Don’t be surprised if you see Yoda walking the streets of Bangor this winter. Or a hedgehog shoveling out a walkway. Or a Viking warrior driving to work.
It’s all thanks to Kathy Norwood, a craftswoman from Bar Harbor who knits unusual hats and sells them at Maine Jewelry & Art in downtown Bangor. From one-eyed monsters to baby owls, the characters she creates are both eye-catching and warm. And when you put one on, it’s impossible not to smile.
“You give me a flurry, and I’m in business,” Norwood said Friday, as she sewed eyes and ears onto a particularly furry hat, transforming it into a hedgehog.
Her small business, A Bee in My Bonnet, participates in up to 10 craft shows throughout the state each year, and in addition, she’s sold her hats at Maine Jewelry & Art for about three years now.
“They’re just so unique and have a character all of their own,” said Amanda Coburn, co-owner of the Bangor shop. “What I like about them the most is they’re not just for kids, because I feel like for adults, life can get a little serious sometimes, so I think it’s good to keep the childhood whimsy alive.”
Though Norwood makes the hats in all sizes, they were first inspired by kids — her own grandchildren, in fact.
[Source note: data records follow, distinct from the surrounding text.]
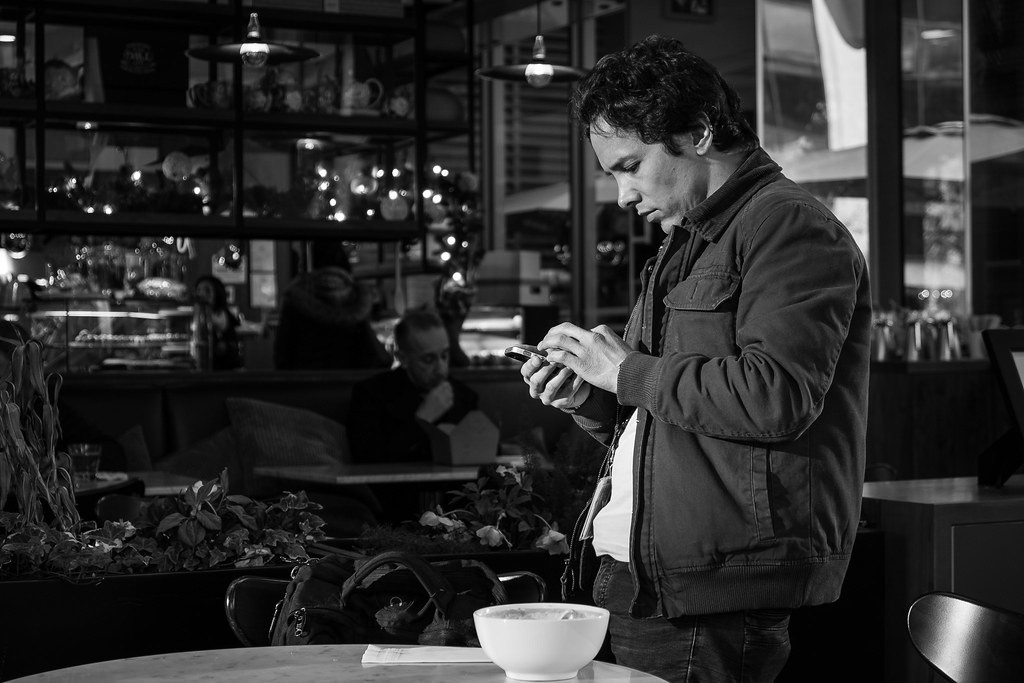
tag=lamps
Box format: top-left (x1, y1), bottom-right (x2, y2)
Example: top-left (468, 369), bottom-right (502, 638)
top-left (474, 0), bottom-right (589, 88)
top-left (184, 0), bottom-right (319, 66)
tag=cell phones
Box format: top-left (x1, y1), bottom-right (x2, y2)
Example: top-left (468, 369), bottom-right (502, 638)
top-left (505, 346), bottom-right (566, 374)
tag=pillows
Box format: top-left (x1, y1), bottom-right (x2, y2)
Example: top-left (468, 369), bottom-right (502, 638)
top-left (217, 396), bottom-right (349, 498)
top-left (169, 429), bottom-right (241, 485)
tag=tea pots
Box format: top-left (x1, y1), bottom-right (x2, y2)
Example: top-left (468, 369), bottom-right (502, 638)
top-left (190, 72), bottom-right (383, 117)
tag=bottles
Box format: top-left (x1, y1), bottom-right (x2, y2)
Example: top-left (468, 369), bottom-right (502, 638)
top-left (870, 312), bottom-right (997, 362)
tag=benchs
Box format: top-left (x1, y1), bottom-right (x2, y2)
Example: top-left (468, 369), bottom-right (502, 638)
top-left (48, 375), bottom-right (619, 468)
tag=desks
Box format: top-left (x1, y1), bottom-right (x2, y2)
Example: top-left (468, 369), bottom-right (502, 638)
top-left (254, 466), bottom-right (491, 483)
top-left (5, 644), bottom-right (673, 682)
top-left (861, 472), bottom-right (1024, 683)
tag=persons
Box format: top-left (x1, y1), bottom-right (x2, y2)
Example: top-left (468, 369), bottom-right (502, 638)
top-left (521, 33), bottom-right (874, 683)
top-left (346, 314), bottom-right (481, 526)
top-left (197, 275), bottom-right (240, 372)
top-left (276, 269), bottom-right (393, 421)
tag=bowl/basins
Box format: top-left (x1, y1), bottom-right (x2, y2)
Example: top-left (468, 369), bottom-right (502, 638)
top-left (472, 603), bottom-right (610, 681)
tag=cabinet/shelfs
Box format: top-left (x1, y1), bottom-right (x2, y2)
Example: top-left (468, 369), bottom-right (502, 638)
top-left (0, 0), bottom-right (432, 244)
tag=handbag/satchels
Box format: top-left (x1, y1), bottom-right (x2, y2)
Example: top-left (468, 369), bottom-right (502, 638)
top-left (272, 551), bottom-right (511, 646)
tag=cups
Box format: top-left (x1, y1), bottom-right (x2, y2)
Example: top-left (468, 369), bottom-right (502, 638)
top-left (69, 444), bottom-right (103, 480)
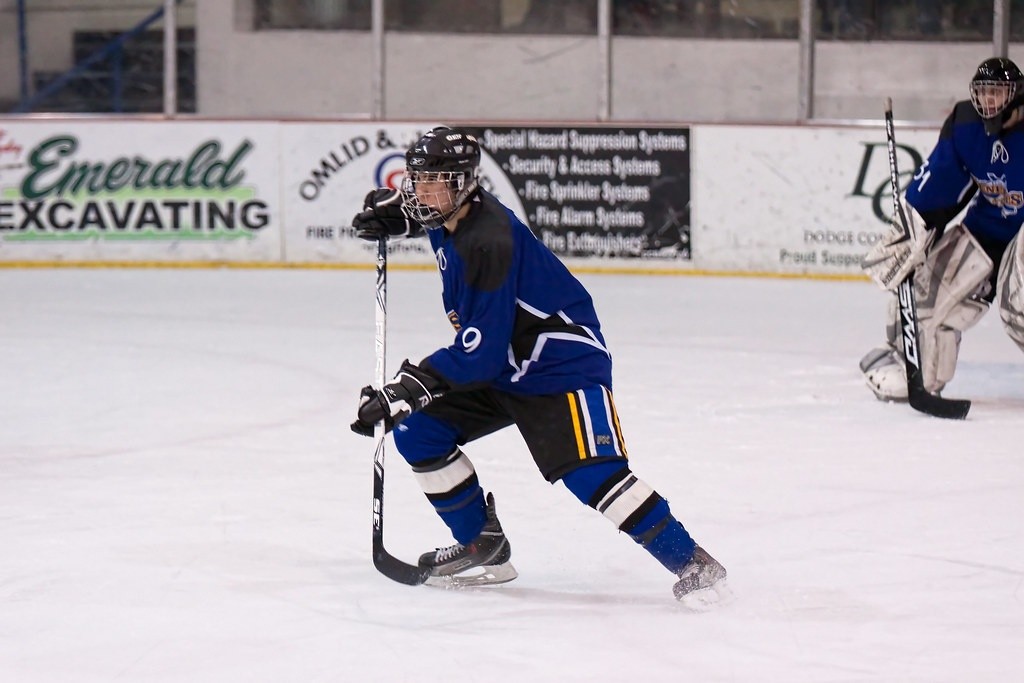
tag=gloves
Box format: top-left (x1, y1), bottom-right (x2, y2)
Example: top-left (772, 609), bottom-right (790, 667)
top-left (351, 358), bottom-right (446, 438)
top-left (351, 186), bottom-right (424, 238)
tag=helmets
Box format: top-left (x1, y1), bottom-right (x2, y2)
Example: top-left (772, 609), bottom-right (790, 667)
top-left (968, 57), bottom-right (1024, 125)
top-left (402, 126), bottom-right (481, 231)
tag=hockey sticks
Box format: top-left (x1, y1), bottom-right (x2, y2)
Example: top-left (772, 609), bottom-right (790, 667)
top-left (371, 237), bottom-right (437, 585)
top-left (884, 96), bottom-right (973, 422)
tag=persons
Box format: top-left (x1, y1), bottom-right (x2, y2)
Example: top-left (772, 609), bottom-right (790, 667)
top-left (861, 58), bottom-right (1024, 403)
top-left (352, 127), bottom-right (732, 610)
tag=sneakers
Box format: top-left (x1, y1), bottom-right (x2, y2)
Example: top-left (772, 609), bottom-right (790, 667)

Norwood, who grew up on Mount Desert Island, has been knitting since she was 4 years old, when she began to learn the traditional craft under the tutelage of her great-aunt Margaret. But it wasn’t until about 10 years ago, when Norwood’s first granddaughter was born, that her creations became increasingly fanciful and playful.
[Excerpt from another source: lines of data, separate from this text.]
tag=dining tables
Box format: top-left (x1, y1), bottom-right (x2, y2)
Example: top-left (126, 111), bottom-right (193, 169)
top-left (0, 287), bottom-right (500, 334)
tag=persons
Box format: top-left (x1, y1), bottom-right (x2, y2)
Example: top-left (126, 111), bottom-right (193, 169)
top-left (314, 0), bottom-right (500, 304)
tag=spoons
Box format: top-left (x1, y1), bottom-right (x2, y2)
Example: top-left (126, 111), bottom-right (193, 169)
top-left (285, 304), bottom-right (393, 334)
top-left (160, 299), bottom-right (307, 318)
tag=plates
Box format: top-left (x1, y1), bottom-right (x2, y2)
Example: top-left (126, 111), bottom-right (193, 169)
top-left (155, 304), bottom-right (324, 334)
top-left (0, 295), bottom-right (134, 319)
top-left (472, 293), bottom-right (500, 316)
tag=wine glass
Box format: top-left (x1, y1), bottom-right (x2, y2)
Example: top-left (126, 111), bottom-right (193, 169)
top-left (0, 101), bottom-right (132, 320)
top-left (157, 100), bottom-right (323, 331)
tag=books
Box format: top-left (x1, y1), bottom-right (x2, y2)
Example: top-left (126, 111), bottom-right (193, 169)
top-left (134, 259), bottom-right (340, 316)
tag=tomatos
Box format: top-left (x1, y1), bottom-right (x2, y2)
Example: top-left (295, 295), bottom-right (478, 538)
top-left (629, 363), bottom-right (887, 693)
“It’s just so fun to match their personalities with crazy hats,” Norwood said.
Now a decade later, she has four grandchildren and seven grand nieces and nephews, and she knits hats for them all.
Recently retired after 42 years of working at the Jackson Lab, Norwood is finding she now has more time to get creative. This past holiday season, she supplied the Bangor store with a new creation: a green hat with big goofy ears, which is unmistakably the character Yoda. Since then, at least 10 customers have walked out the door wearing the Star Wars-themed accessory. The shop has difficult time keeping it in stock.
Norwood finishes about a hat a day, and the hats vary in price from $12 to $49, depending on the size, design and material used.
Earlier this month, Norwood got a special order for a hedgehog hat — another top seller — for a person who specifically wants to wear it while shoveling, perhaps to bring some joy to the monotonous task. And last week, Norwood began making her first Pikachu, a cute creature from the Japanese cartoon and game Pokeman. The bright yellow hat was a special order for a woman who has leukemia and has lost her hair in radiation therapy.
Norwood’s most expensive hat, the Viking, is felted creation, made to look like a traditional metal Viking helmet with horns curving up and out from both sides. And despite the price, it’s long been her bestseller.
“I’ve sold them to skiers, motorcycle people, a third-grade teacher — she told me she puts it on in the morning for her car ride to work and it gets her ready to do her job,” Norwood said.
Indeed, presiding over a classroom full of 8-year-olds may take the courage and energy of a Viking warrior.
Then there are Minnesota Vikings fans.
“These big burly guys you’ve never think would wear a hat with horns come in for these,” Norwood said. “And they walk out with the biggest grins on their faces.”